## What to do:
Report every line of the records below that contains the word "tire", copying each line in full. Case counts.

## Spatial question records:
** begin **

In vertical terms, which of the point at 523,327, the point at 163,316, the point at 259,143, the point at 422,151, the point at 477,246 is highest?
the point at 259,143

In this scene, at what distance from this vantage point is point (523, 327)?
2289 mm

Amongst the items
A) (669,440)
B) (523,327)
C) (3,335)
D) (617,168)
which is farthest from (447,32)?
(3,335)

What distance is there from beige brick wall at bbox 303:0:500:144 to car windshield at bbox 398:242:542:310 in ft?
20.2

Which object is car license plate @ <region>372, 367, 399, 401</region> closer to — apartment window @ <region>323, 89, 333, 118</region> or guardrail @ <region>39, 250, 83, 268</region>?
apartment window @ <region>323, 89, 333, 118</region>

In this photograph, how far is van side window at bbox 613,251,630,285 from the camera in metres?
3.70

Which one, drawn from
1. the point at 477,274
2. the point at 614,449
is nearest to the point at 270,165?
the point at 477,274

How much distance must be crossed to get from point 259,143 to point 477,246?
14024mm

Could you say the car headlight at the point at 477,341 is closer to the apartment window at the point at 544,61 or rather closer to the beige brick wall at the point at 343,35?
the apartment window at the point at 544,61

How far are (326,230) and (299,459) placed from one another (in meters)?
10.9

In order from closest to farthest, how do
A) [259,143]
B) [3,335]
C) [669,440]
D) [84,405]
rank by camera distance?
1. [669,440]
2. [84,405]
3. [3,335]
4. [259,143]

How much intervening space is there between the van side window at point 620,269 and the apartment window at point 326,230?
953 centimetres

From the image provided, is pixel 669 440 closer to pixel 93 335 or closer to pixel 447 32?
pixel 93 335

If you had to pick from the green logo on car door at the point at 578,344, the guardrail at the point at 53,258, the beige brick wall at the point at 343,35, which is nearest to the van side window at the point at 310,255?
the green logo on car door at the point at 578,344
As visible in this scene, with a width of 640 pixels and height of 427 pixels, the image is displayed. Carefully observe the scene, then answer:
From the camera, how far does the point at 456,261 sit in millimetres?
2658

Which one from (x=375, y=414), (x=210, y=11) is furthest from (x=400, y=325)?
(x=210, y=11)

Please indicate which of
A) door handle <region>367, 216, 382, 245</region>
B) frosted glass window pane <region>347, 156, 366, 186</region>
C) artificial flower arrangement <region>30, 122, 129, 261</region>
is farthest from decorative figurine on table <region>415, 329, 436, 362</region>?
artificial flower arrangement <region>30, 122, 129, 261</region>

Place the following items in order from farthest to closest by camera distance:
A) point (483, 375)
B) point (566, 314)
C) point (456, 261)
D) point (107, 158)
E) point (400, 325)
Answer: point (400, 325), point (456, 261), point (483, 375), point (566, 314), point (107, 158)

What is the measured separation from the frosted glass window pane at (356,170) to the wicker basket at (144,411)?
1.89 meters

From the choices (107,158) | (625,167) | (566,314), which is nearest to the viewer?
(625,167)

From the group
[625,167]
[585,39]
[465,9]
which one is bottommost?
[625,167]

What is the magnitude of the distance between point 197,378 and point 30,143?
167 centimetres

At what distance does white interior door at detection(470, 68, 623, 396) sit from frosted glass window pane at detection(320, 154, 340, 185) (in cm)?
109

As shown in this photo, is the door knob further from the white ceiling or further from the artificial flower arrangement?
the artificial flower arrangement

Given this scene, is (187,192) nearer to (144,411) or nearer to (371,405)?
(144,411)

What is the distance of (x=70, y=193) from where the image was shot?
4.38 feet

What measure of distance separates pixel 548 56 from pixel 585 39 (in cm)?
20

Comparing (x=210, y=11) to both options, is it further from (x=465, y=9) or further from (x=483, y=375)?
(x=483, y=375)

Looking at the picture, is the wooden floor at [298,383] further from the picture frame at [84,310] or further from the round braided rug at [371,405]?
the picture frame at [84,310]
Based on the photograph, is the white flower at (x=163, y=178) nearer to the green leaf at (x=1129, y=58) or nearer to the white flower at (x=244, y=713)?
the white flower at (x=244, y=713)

** end **
** begin **

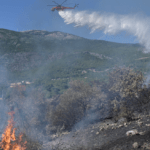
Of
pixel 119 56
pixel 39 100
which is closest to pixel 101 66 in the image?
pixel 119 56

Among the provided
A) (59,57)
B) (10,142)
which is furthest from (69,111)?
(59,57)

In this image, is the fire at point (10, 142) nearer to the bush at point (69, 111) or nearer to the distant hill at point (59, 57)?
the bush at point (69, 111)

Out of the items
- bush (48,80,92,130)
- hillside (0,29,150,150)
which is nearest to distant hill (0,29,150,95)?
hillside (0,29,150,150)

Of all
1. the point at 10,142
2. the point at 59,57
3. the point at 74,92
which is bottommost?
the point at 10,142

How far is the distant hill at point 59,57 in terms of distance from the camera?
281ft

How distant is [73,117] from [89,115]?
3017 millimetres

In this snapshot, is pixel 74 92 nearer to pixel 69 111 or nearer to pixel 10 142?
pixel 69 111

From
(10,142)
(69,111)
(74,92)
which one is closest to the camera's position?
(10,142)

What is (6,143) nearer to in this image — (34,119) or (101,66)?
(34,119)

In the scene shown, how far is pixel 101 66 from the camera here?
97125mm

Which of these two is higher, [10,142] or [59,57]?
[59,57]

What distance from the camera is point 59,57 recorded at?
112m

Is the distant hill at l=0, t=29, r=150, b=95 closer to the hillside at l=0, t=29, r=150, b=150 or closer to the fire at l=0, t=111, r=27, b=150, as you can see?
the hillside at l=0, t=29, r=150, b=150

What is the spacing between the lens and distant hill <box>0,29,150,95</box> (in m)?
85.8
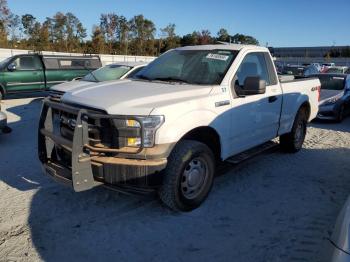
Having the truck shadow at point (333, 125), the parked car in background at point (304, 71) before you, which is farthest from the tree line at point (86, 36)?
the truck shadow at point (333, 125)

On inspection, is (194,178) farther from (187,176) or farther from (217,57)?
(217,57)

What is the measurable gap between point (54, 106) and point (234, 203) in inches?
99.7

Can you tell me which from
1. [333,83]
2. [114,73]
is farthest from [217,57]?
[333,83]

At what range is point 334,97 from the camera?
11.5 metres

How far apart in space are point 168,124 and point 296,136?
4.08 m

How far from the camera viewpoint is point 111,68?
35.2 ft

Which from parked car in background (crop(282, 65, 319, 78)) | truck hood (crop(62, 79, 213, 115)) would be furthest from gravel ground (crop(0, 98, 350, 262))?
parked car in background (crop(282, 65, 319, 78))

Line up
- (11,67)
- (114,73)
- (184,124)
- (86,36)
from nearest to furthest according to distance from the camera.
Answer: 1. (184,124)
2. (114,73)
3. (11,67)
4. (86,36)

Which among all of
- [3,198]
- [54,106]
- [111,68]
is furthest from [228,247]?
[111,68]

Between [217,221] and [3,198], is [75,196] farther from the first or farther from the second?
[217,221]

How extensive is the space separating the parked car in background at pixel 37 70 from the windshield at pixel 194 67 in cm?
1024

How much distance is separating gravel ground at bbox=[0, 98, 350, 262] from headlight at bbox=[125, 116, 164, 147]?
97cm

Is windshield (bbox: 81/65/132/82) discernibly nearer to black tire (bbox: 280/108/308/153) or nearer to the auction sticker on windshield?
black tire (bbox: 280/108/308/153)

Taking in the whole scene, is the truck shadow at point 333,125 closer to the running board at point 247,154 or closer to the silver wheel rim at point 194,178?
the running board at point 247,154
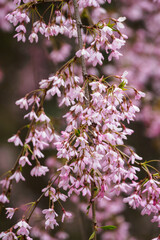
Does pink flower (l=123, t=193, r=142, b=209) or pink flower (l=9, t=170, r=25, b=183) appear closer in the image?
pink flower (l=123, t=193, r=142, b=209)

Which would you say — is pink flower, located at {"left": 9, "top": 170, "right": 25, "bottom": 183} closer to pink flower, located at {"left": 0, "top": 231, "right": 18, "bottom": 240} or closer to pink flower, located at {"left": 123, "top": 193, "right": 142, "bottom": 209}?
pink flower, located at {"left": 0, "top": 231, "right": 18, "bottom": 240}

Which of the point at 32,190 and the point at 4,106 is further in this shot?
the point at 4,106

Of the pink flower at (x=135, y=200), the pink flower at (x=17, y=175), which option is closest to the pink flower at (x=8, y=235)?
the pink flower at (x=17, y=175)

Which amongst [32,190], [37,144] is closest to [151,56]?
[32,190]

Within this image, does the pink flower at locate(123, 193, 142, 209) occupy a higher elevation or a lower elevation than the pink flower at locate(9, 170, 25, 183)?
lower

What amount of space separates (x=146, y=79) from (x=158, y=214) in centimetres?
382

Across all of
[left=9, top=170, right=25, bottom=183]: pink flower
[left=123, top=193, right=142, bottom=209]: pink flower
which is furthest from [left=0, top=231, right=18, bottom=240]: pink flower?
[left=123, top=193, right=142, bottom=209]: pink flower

** end **

## Solution for this problem:
Is windshield (bbox: 81/65/132/82) discernibly nearer to black tire (bbox: 280/108/308/153) or nearer to the auction sticker on windshield?
black tire (bbox: 280/108/308/153)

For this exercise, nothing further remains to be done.